● Task instructions:
1) Reproduce the portion of the post about measuring information per property, starting at "(p1 -> number" and ending at "len(pk) <= len(p0)".
2) Carry on the post about measuring information per property from the point where it stops.

● Excerpted passage:
I have some statistics over some properties like:
1st iter : p1:10 p2:0 p3:12 p4:33 p5:0.17 p6:ok p8:133 p9:89
2nd iter : p1:43 p2:1 p6:ok p8:12 p9:33
3rd iter : p1:14 p2:0 p3:33 p5:0.13 p9:2
...
(p1 -> number of tries, p2 -> try done well, p3..pN -> properties of try).
I need to calculate the amount of information of each property. After some procedures of quantization (for ex. to 10 levels) to make all input numbers on the same level the input file starts to look like:
p0: 4 3 2 4 5 5 6 7
p3: 4 5 3 3
p4: 5 3 3 2 1 2 3
...
Where p(0) = funct(p1,p2)
.
Not every input line got every pK
so len(pk) <= len(p0)
.

● Extracted data:
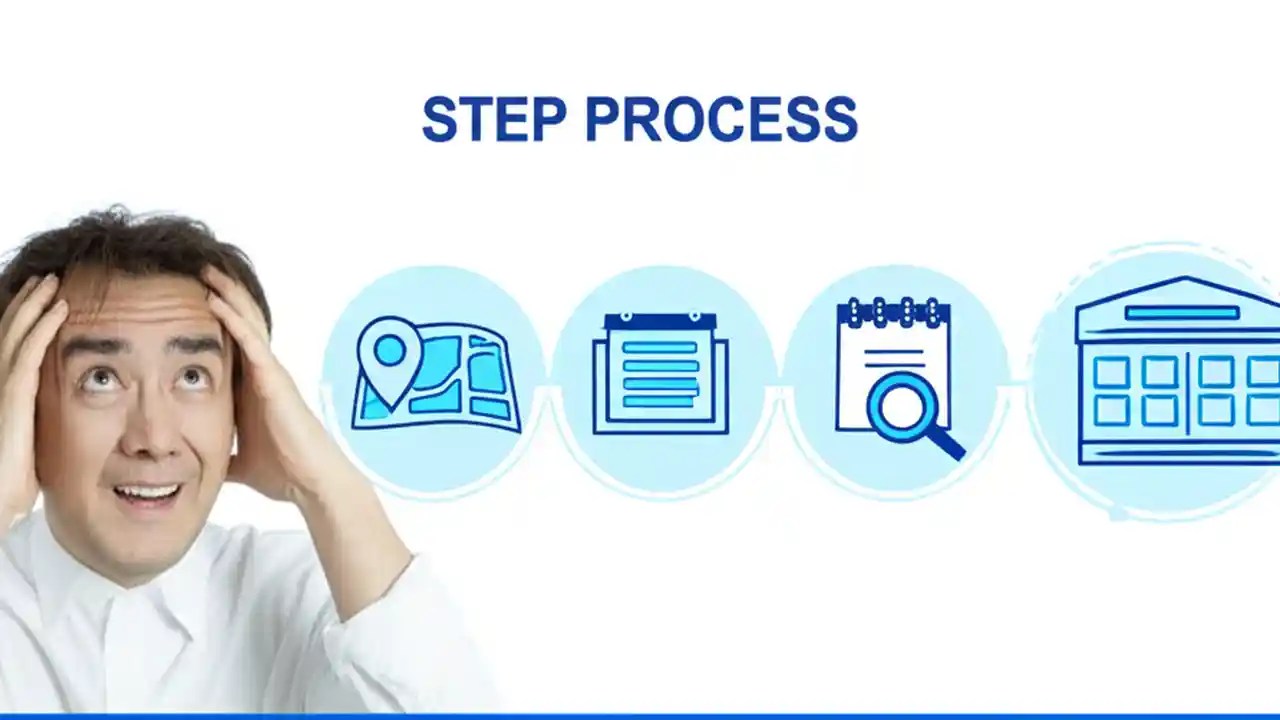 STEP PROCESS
...
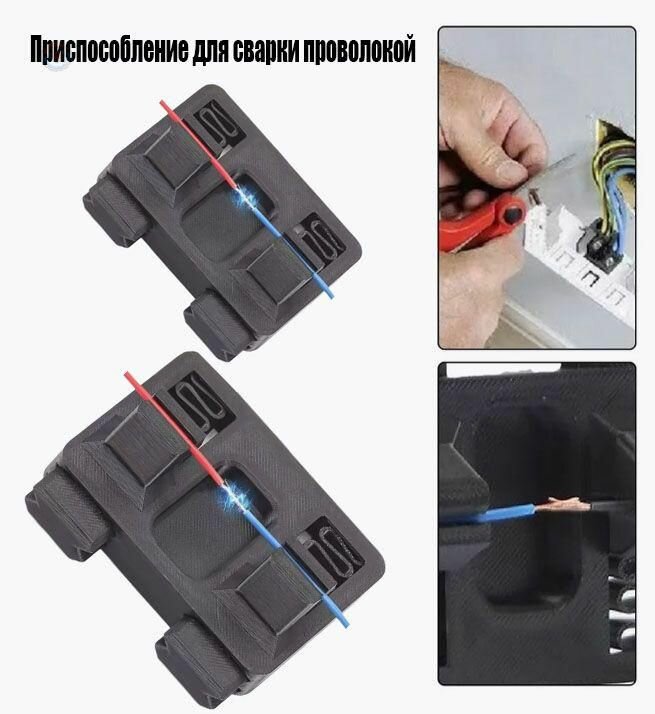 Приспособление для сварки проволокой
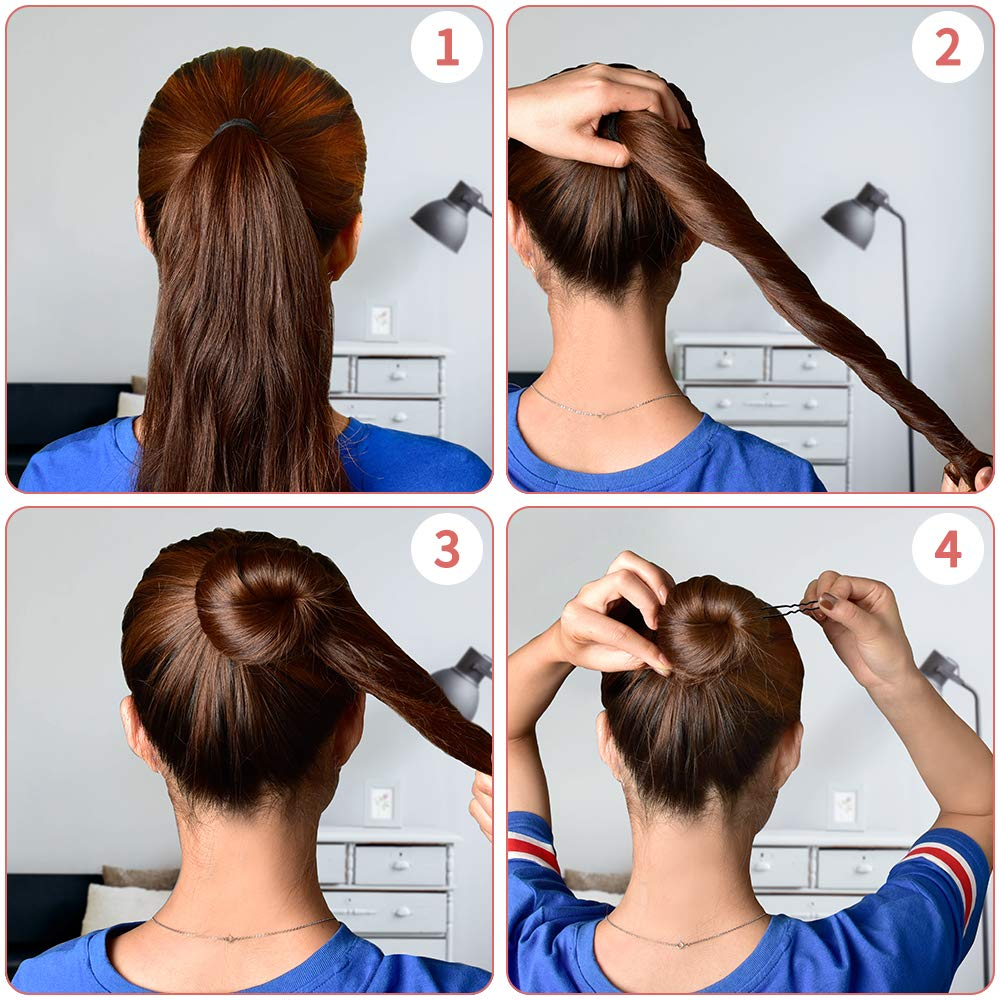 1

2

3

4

● Answers given:
1)
(p1 -> number of tries, p2 -> try done well, p3..pN -> properties of try).
I need to calculate the amount of information of each property. After some procedures of quantization (for ex. to 10 levels) to make all input numbers on the same level the input file starts to look like:
p0: 4 3 2 4 5 5 6 7
p3: 4 5 3 3
p4: 5 3 3 2 1 2 3
...
Where p(0) = funct(p1,p2)
.
Not every input line got every pK
so len(pk) <= len(p0)

2)
Now I know how to calculate entropy of each property via Shannon entropy for each line. I need to calculate mutual information from here.
Calculation of joint entropy for mutual information I(p0,pK)
is stuck because of different lengths.
I'm calculating entropy for one element like this:
def entropy(x):
probs = [np.mean(x == c) for c in set(x)]
return np.sum(-p * np.log2(p) for p in probs)
So, for joint I need to use product
to generate input array x
and use zip(p0,pk)
instead of set(x)
?